La simple comparaison des besoins d’un Arabe d’Algérie et d’un colon européen, suffit à prouver combien deux races, parvenues à des degrés inégaux de civilisation, peuvent, sur le même sol, avoir des exigences différentes. La petite provision de graines nécessaire pour son couscous, de l’eau pure, une tente comme habitation, un burnous pour vêtement, voilà comblées toutes les aspirations de l’indigène. Combien plus compliqués les besoins de son voisin le colon européen, même appartenant aux couches sociales inférieures. Il lui faut une maison, de la viande, du vin, des vêtements variés.
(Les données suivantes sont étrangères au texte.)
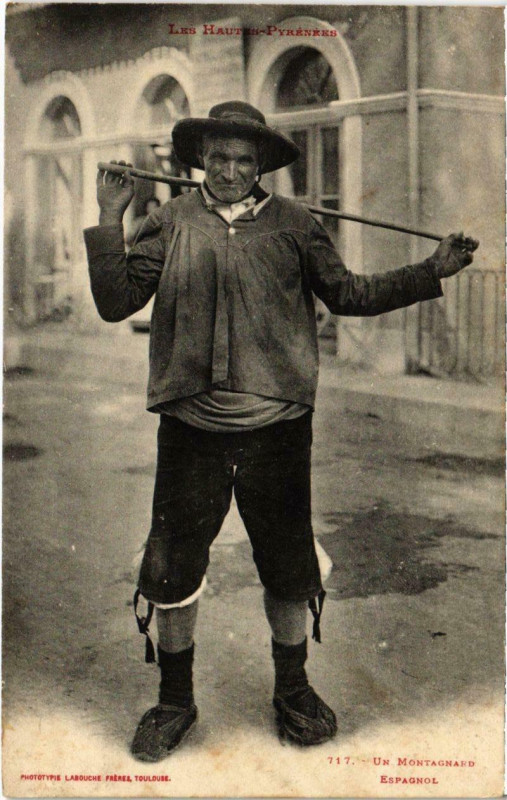 Carte postale ancienne Un Montagnard Espagnol à Mont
En un mot, le matériel de nécessités factices auquel l’a habitué le milieu européen.

De ces faits multiples, constatés en tous lieux, se dégage clairement cette loi psychologique : l’éducation européenne, appliquée à l’indigène, le rend profondément misérable parce qu’elle lui impose des idées nouvelles et un mode de vie raffiné sans lui procurer les moyens de la pratiquer. Elle détruit les legs héréditaires de son passé et le laisse désorienté en face du présent.
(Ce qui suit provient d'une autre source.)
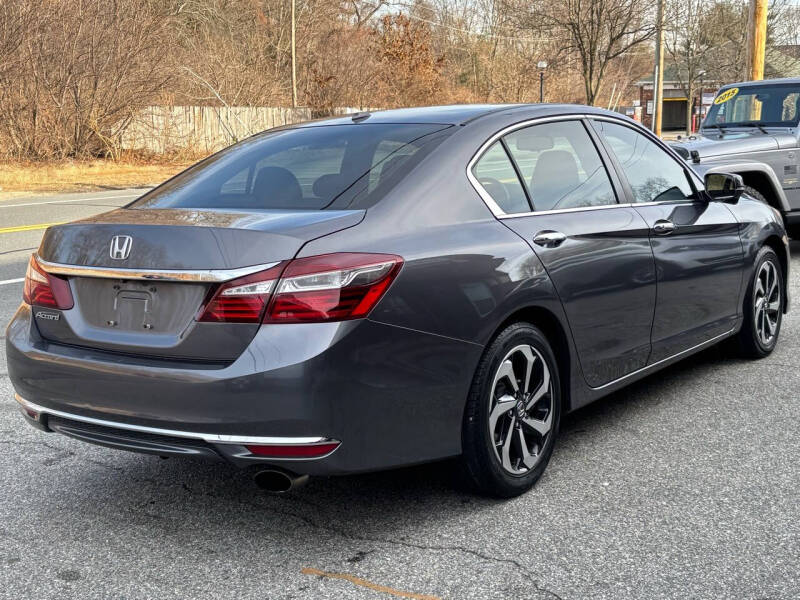 2017 Honda Accord EX-L photo 5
Devons-nous espérer que nos institutions et nôtre éducation européenne rapprocheront de nous les Orientaux distancés aujourd’hui par un si vaste abîme ? Les exemples que j’ai cités n’autorisent guère cette espérance, et la théorie vient à leur appui, en nous enseignant que la plus difficile transformation à accomplir chez un peuple est celle de ses sentiments héréditaires. Or c’est précisément la différence de leurs hérédités qui sépare si profondément l’Orient de l’Occident.

Sur ces sentiments nationaux, formés par les mêmes ambiances, les mêmes institutions, les mêmes croyances agissant depuis des siècles. Sur ces sentiments, dis-je, l’éducation demeure sans prise. Ils représentent, en effet, le passé d’une race, le résultat des expériences et des actions de toute une longue série de générations, les mobiles héréditaires de la conduite. Constituant l’âme d’un peuple, leur poids est considérable.